TEXTE =>
........

Fact-checking F1 2015 : des paroles et des actes

Entre les discours et les actes, il y a parfois un gouffre en F1. Sport Auto a vérifié qui avait vu juste l’hiver dernier et qui a, depuis, avalé son chapeau.
Ferrari
Dans le mille
A Maranello, cela parle toujours beaucoup plus qu’ailleurs. Normal
pour l’écurie la plus médiatique et donc la plus sous les
projecteurs. Et même si le fantasque Montezemolo est parti, les
nouveaux dirigeants y sont allés très tôt de leur vision de la
saison 2015 à venir.
Maurizio Arrivabene a été le premier à fixer un objectif de trois
succès. Il avait vu juste ! Mieux que Vettel qui estimait qu’une
victoire serait déjà bien et pas impossible.
Concernant ses pilotes, Ferrari se disait persuadée d’avoir un duo
Vettel/Räikkönen dont l’entente permettrait de calmer les esprits
et de travailler sereinement. Pas comme avec Alonso, lisait-on
entre les lignes. Ils se sont effectivement très bien entendus.
C’est le moins que l’on puisse dire, Ferrari les conservant pour
2016.
Par contre, ni Arrivabene ni Marchionne ne pensait possible de
battre Mercedes dans la durée. Ils n’avaient donc pas fait de
fausses promesses. Fait rare chez Ferrari ces dernières années.
McLaren
Pas si réaliste
McLaren a connu un hiver alarmant : moteur Honda largué, pannes en
série, accident d’Alonso, gestion calamiteuse des rumeurs sur la
santé de l’Espagnol... Pas de quoi donc se montrer conquérant.
Pourtant, McLaren a multiplié les imprécisions de communication.
Tout en reconnaissant que le début de saison serait difficile,
l’écurie anglaise était optimiste pour la suite. Alonso se disait
surpris de la compétitivité du package (!) et content des progrès
réalisés.

........

LIGNES DE DONNÉES =>
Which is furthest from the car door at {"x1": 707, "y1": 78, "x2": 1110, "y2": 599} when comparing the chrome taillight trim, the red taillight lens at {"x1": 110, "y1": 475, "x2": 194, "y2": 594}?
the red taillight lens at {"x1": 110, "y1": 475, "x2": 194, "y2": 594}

........

TRAVAIL DEMANDÉ =>
#1 Répondez à ces questions sur le texte consacré à la F1 2015 :
(a) Combien de succès Maurizio Arrivabene avait-il fixé comme objectif ?
(b) Quels pilotes Ferrari conserve-t-elle pour 2016 ?
(c) Quel moteur équipait McLaren cet hiver-là ?
#2 Recopiez fidèlement le texte sur la F1 2015, de « Entre les discours » jusqu'à « et pas impossible. ».
#3 Poursuivez le texte sur la F1 2015 à partir de sa dernière phrase.

RÉPONSES ATTENDUES =>
#1
(a) Trois succès.
(b) Vettel et Räikkönen.
(c) Un moteur Honda.

#2
Entre les discours et les actes, il y a parfois un gouffre en F1. Sport Auto a vérifié qui avait vu juste l’hiver dernier et qui a, depuis, avalé son chapeau.
Ferrari
Dans le mille
A Maranello, cela parle toujours beaucoup plus qu’ailleurs. Normal
pour l’écurie la plus médiatique et donc la plus sous les
projecteurs. Et même si le fantasque Montezemolo est parti, les
nouveaux dirigeants y sont allés très tôt de leur vision de la
saison 2015 à venir.
Maurizio Arrivabene a été le premier à fixer un objectif de trois
succès. Il avait vu juste ! Mieux que Vettel qui estimait qu’une
victoire serait déjà bien et pas impossible.

#3
Button, plus réaliste, pensait que sa monoplace certes
progresserait mais que le retard étant si important qu’en termes de
position cela risquait de finalement peu évoluer. Il avait tout
compris.
Honda, de son côté, s’est pris les pieds dans le tapis, continuant
de clamer qu’un podium était possible en fin de saison.
Enfin, Button et Alonso n’ont cessé de réaffirmer qu’à terme,
McLaren-Honda était la mieux placée pour mettre fin à la domination
de Mercedes... On pourra en juger d’ici deux ou trois ans. D’ici
là...
Mercedes
Modeste comme il faut
Double champion 2014, Mercedes s’est bien gardé de fanfaronner, de
peur d’effrayer la concurrence et les fans ! Quoique... Toto Wolff
reconnaissait tout de même en février que Mercedes réalisait sa
meilleure entame hivernale, après les essais de Jerez. Bien mieux
qu’en 2014. Ce qui était vrai. Hamilton, lui, se félicitait d’avoir
les mêmes sensations dans la W06 que dans la W05 malgré des vraies
différences techniques, comme le reconnaissait Aldo Costa.
Aux termes des essais de Barcelone, Hamilton annonçait une Mercedes
encore meilleure et Rosberg un potentiel encore en développement.
On n’avait encore rien vu selon lui.
Résultat, Mercedes a signé, comme en 2014, 16 victoires et 18 pole
sur 19 GP, inscrivant au final 2 points de plus. Ils ont donc bien
fait mieux en 2015.
En revanche, Wolff et Lauda annonçaient un duel entre Rosberg et
Hamilton plus serré encore qu’en 2014. Cela n’a jamais été le cas.
Par contre, les deux patrons craignaient une intensification des
tensions humaines entre Nico et Lewis. Sur la fin de saison
post-titre, ils ont été entendus !
L’autre erreur de jugement commise par Mercedes a été d’annoncer un
challenge coriace de la part de Red Bull. Or Red Bull n’a pas
remporté la moindre course, contre 3 en 2014.
Red Bull
Tout çà pour çà
Tombée de haut en 2014, Red Bull espérait retrouver des couleurs.
Pour cela, l’écurie autrichienne comptait sur une voiture encore
sous large influence Newey.
Horner se montrait combatif, espérant des progrès significatifs de
Renault sur le Power Unit, un développement agressif encore de
saison pour, disait-il, aller chercher Mercedes. Ricciardo se
disait persuadé de réduire l’écart et pas impressionné par les
Allemands. Perdu. Renault n’a pas vraiment progressé, le châssis
Red Bull n’a pas été l’arme tant attendue, le développement n’a pas
changé la donne et Mercedes n’a donc jamais été inquiétée par les
Red Bull. Hormis, une fois, sous la pluie à Austin.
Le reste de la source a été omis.